If you live or work downtown, you probably noticed that streets around the city were a bit of a mess Wednesday afternoon and evening. Lake-effect snow buried the city, traffic was at a standstill, traveling even a few blocks took hours, and... well, you get the point. It was a cluster.
Now people are asking why. Did the city do enough to keep the streets clear? Why didn't anyone know the snow was coming? Was it everyone's fault for leaving work at the same time? Does anyone remember that we live on the lake?
Everyone seems to have an answer that puts the blame on someone else, because that's just how we roll.
Let's start with Cleveland's chief operating officer Darnell Brown, who is pleading ignorance it appears. He says no one, not even those fancy TV meteorologists (who are never wrong) knew Cleveland was about to get punched by Old Man Winter. Also, he thinks all those bosses that let their employees leave early deserve some blame too.
"I don't know that there was any news media outlet, or even our own private concern, that we get our weather reports for, that saw this storm coming," responded Cleveland's chief operating officer Darnell Brown.
Brown says the city had 55 salt trucks working on city streets since 8:00 a.m. He says the lake effect band was such a surprise, city crews had no time to prepare. He says by the time the streets were jammed with cars, snow plows were useless.

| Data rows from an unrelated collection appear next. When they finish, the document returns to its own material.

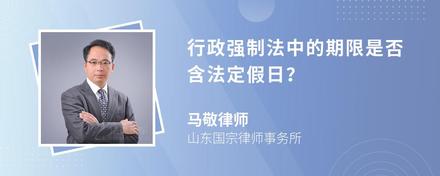 行政强制法中的期限是否含法定假日?

马敬律师
山东国宗律师事务所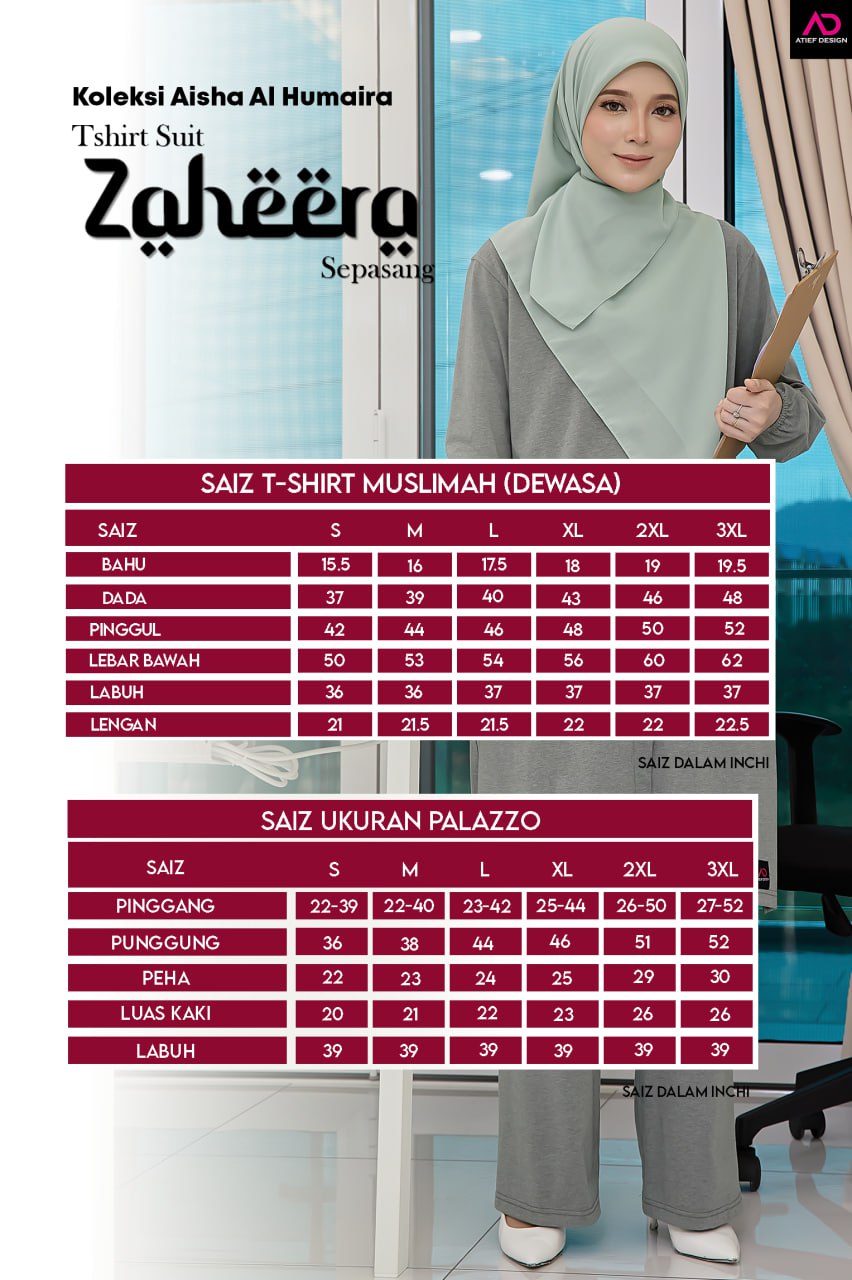 AD
ATIEF DESIGN

Koleksi Aisha Al Humaira
Tshirt Suit
Zaheera
Sepasang

SAIZ T-SHIRT MUSLIMAH (DEWASA)

| SAIZ | S | M | L | XL | 2XL | 3XL |
|---|---|---|---|---|---|---|
| BAHU | 15.5 | 16 | 17.5 | 18 | 19 | 19.5 |
| DADA | 37 | 39 | 40 | 43 | 46 | 48 |
| PINGGUL | 42 | 44 | 46 | 48 | 50 | 52 |
| LEBAR BAWAH | 50 | 53 | 54 | 56 | 60 | 62 |
| LABUH | 36 | 36 | 37 | 37 | 37 | 37 |
| LENGAN | 21 | 21.5 | 21.5 | 22 | 22 | 22.5 |

SAIZ DALAM INCHI

SAIZ UKURAN PALAZZO

| SAIZ | S | M | L | XL | 2XL | 3XL |
|---|---|---|---|---|---|---|
| PINGGANG | 22-39 | 22-40 | 23-42 | 25-44 | 26-50 | 27-52 |
| PUNGGUNG | 36 | 38 | 44 | 46 | 51 | 52 |
| PEHA | 22 | 23 | 24 | 25 | 29 | 30 |
| LUAS KAKI | 20 | 21 | 22 | 23 | 26 | 26 |
| LABUH | 39 | 39 | 39 | 39 | 39 | 39 |

SAIZ DALAM INCHI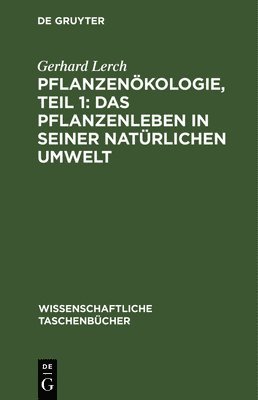 DE GRUYTER

Gerhard Lerch

PFLANZENÖKOLOGIE, TEIL 1: DAS PFLANZENLEBEN IN SEINER NATÜRLICHEN UMWELT

WISSENSCHAFTLICHE TASCHENBÜCHER

DE
G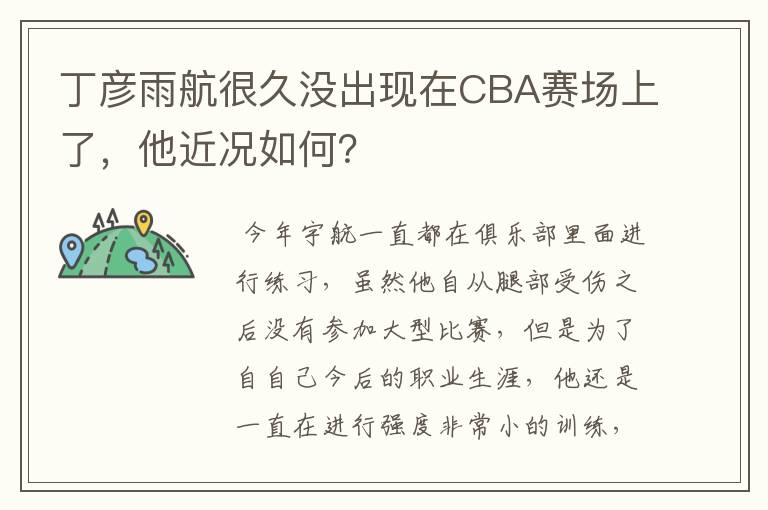 丁彦雨航很久没出现在CBA赛场上了，他近况如何?

今年宇航一直都在俱乐部里面进行练习，虽然他自从腿部受伤之后没有参加大型比赛，但是为了自自己今后的职业生涯，他还是一直在进行强度非常小的训练，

"Everybody let employees go at the same time and we had major gridlock," Brown said.
Way to take ownership there, Darnell.
The Plain Dealer wrote an editorial on the matter, taking the city to task for being incompetent and unaware that it sometimes snows heavily in the Forest City.

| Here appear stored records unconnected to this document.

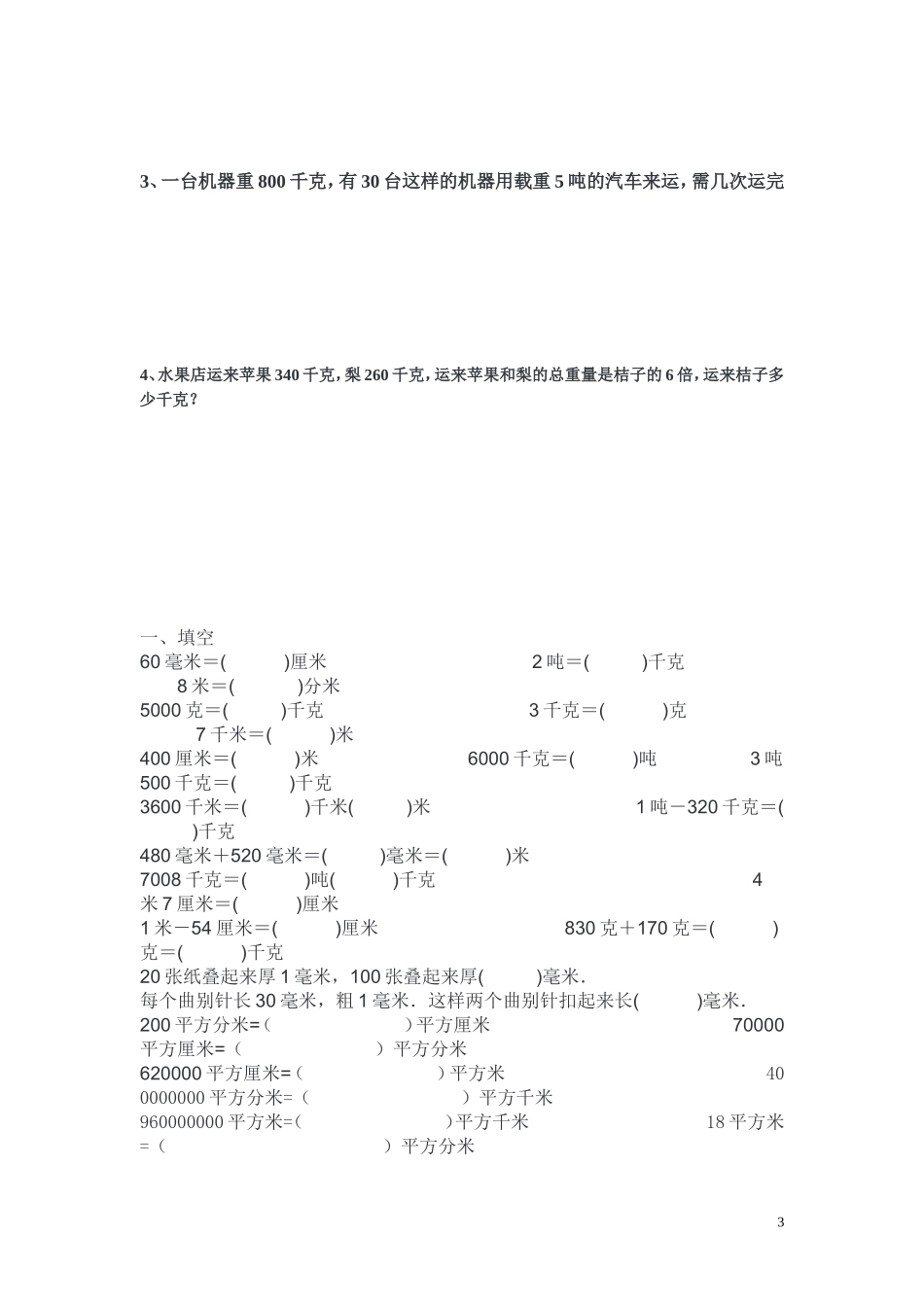 3、一台机器重800千克，有30台这样的机器用载重5吨的汽车来运，需几次运完

4、水果店运来苹果340千克，梨260千克，运来苹果和梨的总重量是桔子的6倍，运来桔子多少千克？

一、填空
60毫米＝(　　)厘米　　2吨＝(　　)千克　　8米＝(　　)分米
5000克＝(　　)千克　　3千克＝(　　)克　　7千米＝(　　)米
400厘米＝(　　)米　　6000千克＝(　　)吨　　3吨500千克＝(　　)千克
3600千米＝(　　)千米(　　)米　　1吨－320千克＝(　　)千克
480毫米＋520毫米＝(　　)毫米＝(　　)米
7008千克＝(　　)吨(　　)千克　　4米7厘米＝(　　)厘米
1米－54厘米＝(　　)厘米　　830克＋170克＝(　　)克＝(　　)千克
20张纸叠起来厚1毫米，100张叠起来厚(　　)毫米．
每个曲别针长30毫米，粗1毫米．这样两个曲别针扣起来长(　　)毫米．
200平方分米=（　　）平方厘米　　70000平方厘米=（　　）平方分米
620000平方厘米=（　　）平方米　　400000000平方分米=（　　）平方千米
960000000平方米=（　　）平方千米　　18平方米=（　　）平方分米

3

Wednesday's gridlock disrupted countless lives and businesses and suggested a city without an adequate plan for snow removal, without adequate leadership during a snow emergency, without an understanding of the nature of lake-effect snow and without a strategy for keeping traffic moving in any emergency.
As if to confirm that, at 4:21 p.m., City Hall reissued its news release, stating that a snow-emergency parking ban would not take effect unless accumulation exceeded 2 inches. Bizarrely, city officials seemed to think that because no significant snowfall had registered some miles away, at Cleveland Hopkins International Airport, there was no snow downtown and no emergency, despite the cold, white evidence and the car-clogged streets.
That is not acceptable. Not by a long shot.
We'll blame Moses Cleaveland, mainly because no one's blamed him yet. Either way, everyone will have a chance to redeem themselves this weekend when Cleveland's slated to receive another round of heavy snow.
Someone should probably inform Darnell Brown of that.